[start of DOCUMENT]

Contemporary Fiction Author, Infrequent Blogger & Retired Clown

Moving to Colorado: You’re on Your Own, Kid

Moving to Colorado: You’re on Your Own, Kid

“Don’t you ever wonder,
if you took a left turn instead of taking a right,
you could be somebody different?”

DAVE MATTHEWS BAND

I am in high school. 

In less than a year, I’ve lost both a cousin and a classmate to tragic accidents. My brain can’t understand. How can a life be cut so short so quickly? I am lost. I need purpose.

My hometown, a little seaside tourist village with ancient history, announces its first student exchange program with our sister city, Aviles, Spain. I apply. I am accepted. 

I am on an airplane over the Atlantic, watching the sunrise. I’ve never been away to summer camp, and yet here I sit en route to a foreign country where I do not speak the language. 

I am sixteen. I am terrified. What have I done?

In an ancient stone building I take ceramics classes. I explore a dozen cities scattered across the countryside of Northern Spain. I drink cider and listen to bagpipes and gorge myself on paella and fresh seafood and warm bread.

[end of DOCUMENT]
[start of DATASET EXCERPTS]

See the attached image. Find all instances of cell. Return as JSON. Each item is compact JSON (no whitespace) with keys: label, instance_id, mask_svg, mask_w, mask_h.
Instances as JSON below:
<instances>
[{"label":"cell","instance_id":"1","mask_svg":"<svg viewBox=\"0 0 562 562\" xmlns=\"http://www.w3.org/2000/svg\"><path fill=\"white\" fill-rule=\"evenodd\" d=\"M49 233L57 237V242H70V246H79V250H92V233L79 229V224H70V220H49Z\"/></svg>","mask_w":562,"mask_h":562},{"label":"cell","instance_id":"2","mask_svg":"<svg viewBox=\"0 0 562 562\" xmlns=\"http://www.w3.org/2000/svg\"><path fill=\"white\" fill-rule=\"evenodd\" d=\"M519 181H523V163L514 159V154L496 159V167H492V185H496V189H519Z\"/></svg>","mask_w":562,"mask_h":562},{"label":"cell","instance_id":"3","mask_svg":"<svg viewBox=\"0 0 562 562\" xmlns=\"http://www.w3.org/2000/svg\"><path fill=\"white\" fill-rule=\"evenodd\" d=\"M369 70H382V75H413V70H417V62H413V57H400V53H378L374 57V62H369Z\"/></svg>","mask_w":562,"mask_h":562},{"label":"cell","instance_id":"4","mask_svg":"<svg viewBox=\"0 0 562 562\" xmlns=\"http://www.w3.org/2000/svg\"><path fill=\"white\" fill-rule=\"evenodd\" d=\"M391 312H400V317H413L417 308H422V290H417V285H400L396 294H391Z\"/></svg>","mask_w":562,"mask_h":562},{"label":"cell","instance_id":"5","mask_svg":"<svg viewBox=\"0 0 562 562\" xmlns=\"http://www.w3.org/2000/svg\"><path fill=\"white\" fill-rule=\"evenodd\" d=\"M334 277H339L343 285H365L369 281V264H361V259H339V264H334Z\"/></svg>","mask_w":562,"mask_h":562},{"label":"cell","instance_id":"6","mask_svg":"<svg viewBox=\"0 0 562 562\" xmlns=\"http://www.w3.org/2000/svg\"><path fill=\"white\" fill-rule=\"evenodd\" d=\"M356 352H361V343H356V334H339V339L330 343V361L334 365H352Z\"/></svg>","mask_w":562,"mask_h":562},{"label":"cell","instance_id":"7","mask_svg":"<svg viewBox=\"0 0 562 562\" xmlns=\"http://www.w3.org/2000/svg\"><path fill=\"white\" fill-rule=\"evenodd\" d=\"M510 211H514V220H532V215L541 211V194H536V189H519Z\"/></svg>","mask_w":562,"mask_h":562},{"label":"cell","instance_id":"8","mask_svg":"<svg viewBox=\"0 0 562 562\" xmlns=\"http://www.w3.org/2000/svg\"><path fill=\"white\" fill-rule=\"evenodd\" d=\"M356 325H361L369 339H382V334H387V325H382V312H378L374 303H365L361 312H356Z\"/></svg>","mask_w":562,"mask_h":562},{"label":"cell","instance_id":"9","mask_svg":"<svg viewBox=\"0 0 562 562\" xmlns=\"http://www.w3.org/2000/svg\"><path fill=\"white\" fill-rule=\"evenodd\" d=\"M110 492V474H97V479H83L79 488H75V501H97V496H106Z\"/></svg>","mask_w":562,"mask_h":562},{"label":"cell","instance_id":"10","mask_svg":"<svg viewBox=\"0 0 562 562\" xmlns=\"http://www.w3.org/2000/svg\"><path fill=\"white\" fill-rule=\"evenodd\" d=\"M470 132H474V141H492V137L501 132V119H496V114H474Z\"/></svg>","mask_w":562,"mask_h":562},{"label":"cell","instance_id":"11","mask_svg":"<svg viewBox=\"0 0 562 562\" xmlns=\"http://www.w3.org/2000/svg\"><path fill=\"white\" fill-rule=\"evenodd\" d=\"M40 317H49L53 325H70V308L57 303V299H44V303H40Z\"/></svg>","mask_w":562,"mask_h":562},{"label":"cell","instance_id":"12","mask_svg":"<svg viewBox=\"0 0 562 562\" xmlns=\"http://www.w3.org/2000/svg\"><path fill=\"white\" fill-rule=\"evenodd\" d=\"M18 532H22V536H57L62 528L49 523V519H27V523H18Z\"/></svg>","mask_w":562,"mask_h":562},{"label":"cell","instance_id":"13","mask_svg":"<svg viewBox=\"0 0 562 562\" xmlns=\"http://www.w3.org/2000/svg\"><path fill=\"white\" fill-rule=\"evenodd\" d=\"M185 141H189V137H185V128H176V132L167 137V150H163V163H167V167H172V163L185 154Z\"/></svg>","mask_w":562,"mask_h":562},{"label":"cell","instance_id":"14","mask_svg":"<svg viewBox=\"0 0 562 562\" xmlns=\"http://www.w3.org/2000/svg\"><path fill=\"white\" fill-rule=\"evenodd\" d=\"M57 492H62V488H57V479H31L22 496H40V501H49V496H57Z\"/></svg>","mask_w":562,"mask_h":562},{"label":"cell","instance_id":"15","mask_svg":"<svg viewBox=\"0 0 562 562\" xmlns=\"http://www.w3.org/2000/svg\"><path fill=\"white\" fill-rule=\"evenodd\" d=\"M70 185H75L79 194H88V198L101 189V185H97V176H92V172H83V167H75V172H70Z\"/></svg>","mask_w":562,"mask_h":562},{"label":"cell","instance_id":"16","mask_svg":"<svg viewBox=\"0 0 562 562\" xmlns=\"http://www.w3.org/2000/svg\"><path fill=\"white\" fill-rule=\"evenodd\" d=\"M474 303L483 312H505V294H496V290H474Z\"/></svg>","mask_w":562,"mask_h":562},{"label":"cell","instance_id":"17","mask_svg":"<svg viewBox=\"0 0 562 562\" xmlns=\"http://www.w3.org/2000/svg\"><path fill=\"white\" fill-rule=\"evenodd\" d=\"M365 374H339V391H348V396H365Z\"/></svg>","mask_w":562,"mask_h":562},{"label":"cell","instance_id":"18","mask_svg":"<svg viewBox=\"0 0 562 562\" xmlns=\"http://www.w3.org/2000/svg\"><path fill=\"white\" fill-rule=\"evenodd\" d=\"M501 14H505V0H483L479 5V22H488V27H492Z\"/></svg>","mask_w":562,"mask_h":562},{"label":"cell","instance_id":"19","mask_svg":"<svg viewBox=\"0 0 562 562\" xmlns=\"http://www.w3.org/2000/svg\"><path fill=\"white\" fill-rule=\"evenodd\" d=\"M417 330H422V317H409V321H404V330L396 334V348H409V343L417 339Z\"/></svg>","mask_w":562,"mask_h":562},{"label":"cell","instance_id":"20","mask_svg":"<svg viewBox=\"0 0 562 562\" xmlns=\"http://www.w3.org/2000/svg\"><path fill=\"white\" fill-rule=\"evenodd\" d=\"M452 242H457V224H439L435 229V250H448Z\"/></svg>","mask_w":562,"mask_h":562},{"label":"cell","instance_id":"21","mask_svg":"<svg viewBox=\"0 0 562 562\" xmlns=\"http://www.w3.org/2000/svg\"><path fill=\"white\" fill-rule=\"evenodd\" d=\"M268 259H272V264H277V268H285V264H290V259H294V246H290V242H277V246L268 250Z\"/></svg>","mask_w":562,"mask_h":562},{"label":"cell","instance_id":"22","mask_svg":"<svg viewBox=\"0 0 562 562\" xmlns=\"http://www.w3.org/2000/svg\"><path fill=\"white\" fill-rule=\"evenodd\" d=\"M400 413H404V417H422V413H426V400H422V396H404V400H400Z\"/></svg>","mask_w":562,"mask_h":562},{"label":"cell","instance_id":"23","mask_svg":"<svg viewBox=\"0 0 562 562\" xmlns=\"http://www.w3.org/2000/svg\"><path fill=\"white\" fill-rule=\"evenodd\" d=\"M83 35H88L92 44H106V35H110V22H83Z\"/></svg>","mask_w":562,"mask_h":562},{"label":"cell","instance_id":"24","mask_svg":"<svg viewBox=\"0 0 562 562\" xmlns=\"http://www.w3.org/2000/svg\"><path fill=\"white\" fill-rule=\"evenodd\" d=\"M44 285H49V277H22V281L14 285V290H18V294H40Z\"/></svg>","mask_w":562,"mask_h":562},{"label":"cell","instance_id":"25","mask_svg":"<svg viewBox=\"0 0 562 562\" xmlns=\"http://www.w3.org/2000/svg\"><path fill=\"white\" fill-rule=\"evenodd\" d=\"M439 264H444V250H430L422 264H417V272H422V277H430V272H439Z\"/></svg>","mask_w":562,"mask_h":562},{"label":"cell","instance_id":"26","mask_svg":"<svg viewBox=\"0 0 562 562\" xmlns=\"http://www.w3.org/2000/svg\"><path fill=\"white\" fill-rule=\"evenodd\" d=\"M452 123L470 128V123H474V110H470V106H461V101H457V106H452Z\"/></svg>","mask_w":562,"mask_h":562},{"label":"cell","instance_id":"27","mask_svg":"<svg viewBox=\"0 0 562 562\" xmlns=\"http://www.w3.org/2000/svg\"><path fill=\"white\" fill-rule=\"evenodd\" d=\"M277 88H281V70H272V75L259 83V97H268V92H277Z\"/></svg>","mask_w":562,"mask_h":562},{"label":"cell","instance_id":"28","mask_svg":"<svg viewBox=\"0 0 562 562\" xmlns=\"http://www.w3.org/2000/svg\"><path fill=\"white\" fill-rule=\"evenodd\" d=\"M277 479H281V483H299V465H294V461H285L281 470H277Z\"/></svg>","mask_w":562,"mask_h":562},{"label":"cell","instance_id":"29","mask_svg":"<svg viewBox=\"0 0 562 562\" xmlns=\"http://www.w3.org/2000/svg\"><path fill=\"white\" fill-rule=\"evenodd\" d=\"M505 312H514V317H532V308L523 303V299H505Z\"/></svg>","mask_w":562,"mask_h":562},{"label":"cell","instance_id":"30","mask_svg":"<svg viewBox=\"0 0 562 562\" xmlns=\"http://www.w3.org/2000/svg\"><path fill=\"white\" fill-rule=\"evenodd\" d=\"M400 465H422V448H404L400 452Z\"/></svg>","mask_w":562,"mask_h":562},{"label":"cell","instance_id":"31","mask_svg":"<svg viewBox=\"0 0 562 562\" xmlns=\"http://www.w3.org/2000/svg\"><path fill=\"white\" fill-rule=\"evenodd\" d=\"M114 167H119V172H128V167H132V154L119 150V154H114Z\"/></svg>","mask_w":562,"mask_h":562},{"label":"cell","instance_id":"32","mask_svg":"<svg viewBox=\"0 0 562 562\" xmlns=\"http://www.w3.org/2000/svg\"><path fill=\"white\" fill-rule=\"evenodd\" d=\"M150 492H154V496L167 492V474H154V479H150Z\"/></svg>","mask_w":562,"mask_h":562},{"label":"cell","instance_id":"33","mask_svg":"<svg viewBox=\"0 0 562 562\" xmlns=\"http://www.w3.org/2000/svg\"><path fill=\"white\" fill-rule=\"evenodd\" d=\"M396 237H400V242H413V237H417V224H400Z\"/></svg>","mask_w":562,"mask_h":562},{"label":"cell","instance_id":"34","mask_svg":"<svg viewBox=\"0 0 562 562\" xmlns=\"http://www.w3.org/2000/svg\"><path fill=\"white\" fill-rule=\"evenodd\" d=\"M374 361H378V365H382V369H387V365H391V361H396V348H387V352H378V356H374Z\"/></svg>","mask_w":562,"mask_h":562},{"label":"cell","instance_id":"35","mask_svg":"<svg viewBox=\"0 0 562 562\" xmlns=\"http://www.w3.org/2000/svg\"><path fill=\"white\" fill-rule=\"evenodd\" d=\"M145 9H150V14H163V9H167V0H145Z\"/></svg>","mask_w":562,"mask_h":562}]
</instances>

[end of DATASET EXCERPTS]

**TASK SET**:
**A)** Using the text about moving to Colorado, answer these:
(i) Which band is credited with the quoted lines near the top?
(ii) Which city is named as the hometown's sister city in the exchange program?
(iii) How old does the narrator say they are on the flight over the Atlantic?
**B)** Reproduce the records word for word, from their first line through the line containing "<instances>".

**ANSWERS TO EACH TASK**:
**A)**
(i) Dave Matthews Band
(ii) Aviles, Spain
(iii) Sixteen

**B)**
See the attached image. Find all instances of cell. Return as JSON. Each item is compact JSON (no whitespace) with keys: label, instance_id, mask_svg, mask_w, mask_h.
Instances as JSON below:
<instances>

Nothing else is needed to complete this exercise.